2,6-Dihydroxybenzoic Acid (≥99%)

    • Product Name: 2,6-Dihydroxybenzoic Acid (≥99%)
    • Chemical Name (IUPAC): 2,6-dihydroxybenzoic acid
    • CAS No.: 303-07-1
    • Chemical Formula: C7H6O4
    • Form/Physical State: Powder
    • Factroy Site: No.777 Mingyue Road, Huangdao District, Qingdao, China
    • Price Inquiry: sales7@bouling-chem.com
    • Manufacturer: Qingdao Bright Moon Seaweed Group Co., Ltd
    • CONTACT NOW
    Specifications

    HS Code

    254039

    Product Name 2,6-Dihydroxybenzoic Acid
    Synonyms γ-Resorcylic acid
    Chemical Formula C7H6O4
    Molecular Weight 154.12 g/mol
    Cas Number 303-07-1
    Purity ≥99%
    Appearance White to off-white crystalline powder
    Melting Point 253-255°C
    Solubility In Water Slightly soluble
    Storage Temperature Room temperature
    Pka 1.64 (carboxyl), 9.69 (hydroxyl)
    Odor Odorless
    Ec Number 206-134-7

    As an accredited 2,6-Dihydroxybenzoic Acid (≥99%) factory, we enforce strict quality protocols—every batch undergoes rigorous testing to ensure consistent efficacy and safety standards.

    Packing & Storage
    Packing Amber glass bottle containing 100 grams, labeled “2,6-Dihydroxybenzoic Acid (≥99%)”, with hazard pictograms and batch information.
    Container Loading (20′ FCL) Container Loading (20′ FCL): Carries 12–14 metric tons of 2,6-Dihydroxybenzoic Acid (≥99%) packed in 25 kg fiber drums.
    Shipping 2,6-Dihydroxybenzoic Acid (≥99%) is securely packaged in sealed chemical-grade containers to ensure product integrity during transit. The shipment complies with relevant chemical transportation regulations and includes proper labeling for identification and handling. Shipping is expedited and tracked, with temperature control as required, to maintain product quality upon delivery.
    Storage 2,6-Dihydroxybenzoic Acid (≥99%) should be stored in a tightly sealed container, away from moisture and direct sunlight. Keep at room temperature, in a cool, dry, and well-ventilated area. Avoid exposure to strong oxidizing agents. Ensure containers are properly labeled and comply with local chemical storage regulations for safety and stability.
    Shelf Life Shelf life of 2,6-Dihydroxybenzoic Acid (≥99%) is typically 2-3 years when stored in a cool, dry, tightly sealed container.
    Application of 2,6-Dihydroxybenzoic Acid (≥99%)

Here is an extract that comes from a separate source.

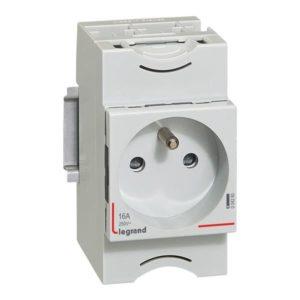 Prises mdoulaires -Prise de courant - 10/16 A 250 V - 2 P + T - 2,5 modules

    Purity: 2,6-Dihydroxybenzoic Acid (≥99%) is used in matrix-assisted laser desorption/ionization (MALDI) mass spectrometry, where high purity ensures accurate and reproducible spectra.

    Melting Point: 2,6-Dihydroxybenzoic Acid (≥99%, melting point 210–214°C) is used in organic synthesis, where thermal stability enables efficient reactions under controlled temperatures.

    Particle Size: 2,6-Dihydroxybenzoic Acid (≥99%, fine powder ≤75 µm) is used in pharmaceutical formulation, where small particle size allows for homogeneous blending and enhanced solubility.

    Solubility: 2,6-Dihydroxybenzoic Acid (≥99%, solubility in methanol ≥30 mg/mL) is used in analytical chemistry protocols, where high solubility facilitates the preparation of concentrated reference standards.

    Stability: 2,6-Dihydroxybenzoic Acid (≥99%, stable up to 100°C) is used in chromatographic analysis, where chemical stability ensures integrity of analyte signals throughout separation processes.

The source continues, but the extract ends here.